Alex Echevarria, (BFA Cinematography ’17) has some unique experiences shooting while at SVA — often traveling with classmates to places from Sweden to Kenya to Scotland. But nothing makes him happier than collaborating with the close friends he’s worked with again and again in the past four years.
The Coca-Cola/Regal project turned out to be the second project Ameer and I did together last summer. We had just wrapped a crazy music video when he got the call, and I was excited to hop back into production. There were still plenty of ideas that we wanted to experiment with. It presented a challenge due to the quick deadline we were given, so we immediately got to work. Although it was my first time shooting for a big name client and dealing with multiple creative agencies, the process felt similar to how we always work together.

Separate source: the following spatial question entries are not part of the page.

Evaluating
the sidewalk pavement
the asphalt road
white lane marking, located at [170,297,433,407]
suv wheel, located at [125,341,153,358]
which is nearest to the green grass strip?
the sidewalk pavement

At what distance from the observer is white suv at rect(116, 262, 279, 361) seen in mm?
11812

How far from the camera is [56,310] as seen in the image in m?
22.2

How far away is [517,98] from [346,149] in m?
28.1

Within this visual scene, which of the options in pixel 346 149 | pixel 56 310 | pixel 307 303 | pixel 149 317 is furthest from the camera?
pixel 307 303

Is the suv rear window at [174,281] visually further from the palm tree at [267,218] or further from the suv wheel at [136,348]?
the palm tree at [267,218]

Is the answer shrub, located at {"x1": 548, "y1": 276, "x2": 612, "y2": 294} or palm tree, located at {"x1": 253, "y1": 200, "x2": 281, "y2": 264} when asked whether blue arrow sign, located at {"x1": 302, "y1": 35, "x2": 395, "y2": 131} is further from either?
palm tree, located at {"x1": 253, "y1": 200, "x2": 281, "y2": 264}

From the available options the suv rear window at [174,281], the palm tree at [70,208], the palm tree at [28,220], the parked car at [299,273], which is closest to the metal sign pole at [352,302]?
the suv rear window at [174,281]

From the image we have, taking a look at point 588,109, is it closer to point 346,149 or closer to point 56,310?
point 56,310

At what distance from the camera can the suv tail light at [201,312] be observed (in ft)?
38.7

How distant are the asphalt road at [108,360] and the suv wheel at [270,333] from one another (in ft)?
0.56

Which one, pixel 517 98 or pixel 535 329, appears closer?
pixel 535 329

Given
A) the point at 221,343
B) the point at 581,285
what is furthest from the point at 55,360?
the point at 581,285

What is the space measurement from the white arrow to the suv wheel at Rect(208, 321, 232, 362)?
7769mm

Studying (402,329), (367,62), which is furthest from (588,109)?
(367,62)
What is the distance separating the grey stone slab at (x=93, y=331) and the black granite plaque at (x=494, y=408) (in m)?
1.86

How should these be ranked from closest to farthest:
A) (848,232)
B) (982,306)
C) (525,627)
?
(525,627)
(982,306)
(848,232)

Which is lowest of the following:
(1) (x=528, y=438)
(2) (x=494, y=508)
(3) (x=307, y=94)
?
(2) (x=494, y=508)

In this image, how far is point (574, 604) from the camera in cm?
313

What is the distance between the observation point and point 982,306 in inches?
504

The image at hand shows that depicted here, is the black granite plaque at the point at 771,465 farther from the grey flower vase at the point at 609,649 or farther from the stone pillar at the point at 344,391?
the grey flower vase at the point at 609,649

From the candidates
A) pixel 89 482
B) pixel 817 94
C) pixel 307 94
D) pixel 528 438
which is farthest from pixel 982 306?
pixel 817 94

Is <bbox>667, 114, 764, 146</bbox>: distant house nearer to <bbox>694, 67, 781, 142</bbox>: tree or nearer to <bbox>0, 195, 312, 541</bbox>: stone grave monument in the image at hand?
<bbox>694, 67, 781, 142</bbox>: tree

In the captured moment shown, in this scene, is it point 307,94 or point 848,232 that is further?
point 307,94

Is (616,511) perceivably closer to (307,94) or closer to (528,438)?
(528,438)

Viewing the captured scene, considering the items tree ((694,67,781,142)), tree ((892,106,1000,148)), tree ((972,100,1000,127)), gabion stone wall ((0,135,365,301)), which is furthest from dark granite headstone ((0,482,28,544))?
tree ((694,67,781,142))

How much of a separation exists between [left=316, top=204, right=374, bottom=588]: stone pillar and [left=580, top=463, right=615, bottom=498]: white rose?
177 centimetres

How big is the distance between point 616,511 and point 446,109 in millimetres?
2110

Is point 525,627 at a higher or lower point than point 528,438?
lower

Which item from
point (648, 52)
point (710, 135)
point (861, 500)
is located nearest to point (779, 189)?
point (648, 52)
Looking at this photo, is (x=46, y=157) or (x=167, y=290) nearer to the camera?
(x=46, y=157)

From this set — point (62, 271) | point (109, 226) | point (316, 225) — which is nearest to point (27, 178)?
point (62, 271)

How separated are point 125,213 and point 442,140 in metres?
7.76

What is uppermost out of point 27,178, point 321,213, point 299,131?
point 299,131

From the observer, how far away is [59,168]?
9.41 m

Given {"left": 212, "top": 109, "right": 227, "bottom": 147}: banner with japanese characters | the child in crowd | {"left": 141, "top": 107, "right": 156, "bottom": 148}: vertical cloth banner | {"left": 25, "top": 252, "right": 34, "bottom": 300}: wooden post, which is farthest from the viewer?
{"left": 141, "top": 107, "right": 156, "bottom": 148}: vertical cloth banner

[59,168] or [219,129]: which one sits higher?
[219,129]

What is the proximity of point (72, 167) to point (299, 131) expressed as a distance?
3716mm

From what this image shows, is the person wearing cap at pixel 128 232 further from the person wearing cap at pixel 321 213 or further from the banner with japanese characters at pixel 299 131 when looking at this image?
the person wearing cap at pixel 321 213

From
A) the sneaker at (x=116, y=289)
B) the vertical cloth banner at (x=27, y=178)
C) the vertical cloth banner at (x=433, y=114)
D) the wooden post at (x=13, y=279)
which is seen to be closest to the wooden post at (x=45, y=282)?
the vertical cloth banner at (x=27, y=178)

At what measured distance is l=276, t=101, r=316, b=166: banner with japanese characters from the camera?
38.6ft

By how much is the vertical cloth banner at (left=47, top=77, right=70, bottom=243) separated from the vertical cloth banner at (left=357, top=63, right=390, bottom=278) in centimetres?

In terms of creating a look, we studied recent Coke commercials such as the Taste the Feeling campaign, as well as old classics from the 70’s and 60’s. Looking at that progression of advertisement helped hone a look we hoped would have a timeless feel. We used lenses from the 1950’s, and lit the scenes pretty minimally, using large soft sources to create a pleasing environment. I like lighting the space of the scene rather than just focusing on how the actors look in each shot. I feel it’s important to light in a way that gives my director and the talent the freedom to move and be inspired by the environment. That’s also why I work so closely with the production designer, Miwa Sakulrat. Miwa created a space that felt real, and that inspired the lighting scheme and the composition of each shot. Even if a piece is heavily stylized, the space you’re shooting in must be believable for the on-screen talent. Filmmaking as a practice is so contrived in how structured it is, that I make every attempt to let the subject forget the constructs of the set.
Making pictures is a collaborative process. When the homies come together in a space, each individual putting forth his or her own unique energy to construct a piece, events occur that are completely unexpected. Real expression surfaces, and we learn about each other and ourselves. The best moments on set are when plans fall apart or are thrown away, and we submit to instinct. Intuition brought forth through spontaneity is what makes it all worthwhile. Perfection is expected, calculated, and that’s why it’s boring. When we stop acting as planned, that’s when the best moments come forth.
Every individual we work with brings new ideas and contributions to the table, and without this collaboration the end result would differ. I enjoy what we make because it truly feels like ours. It’s a shared experience. It’s all I could ever ask for in this line of work.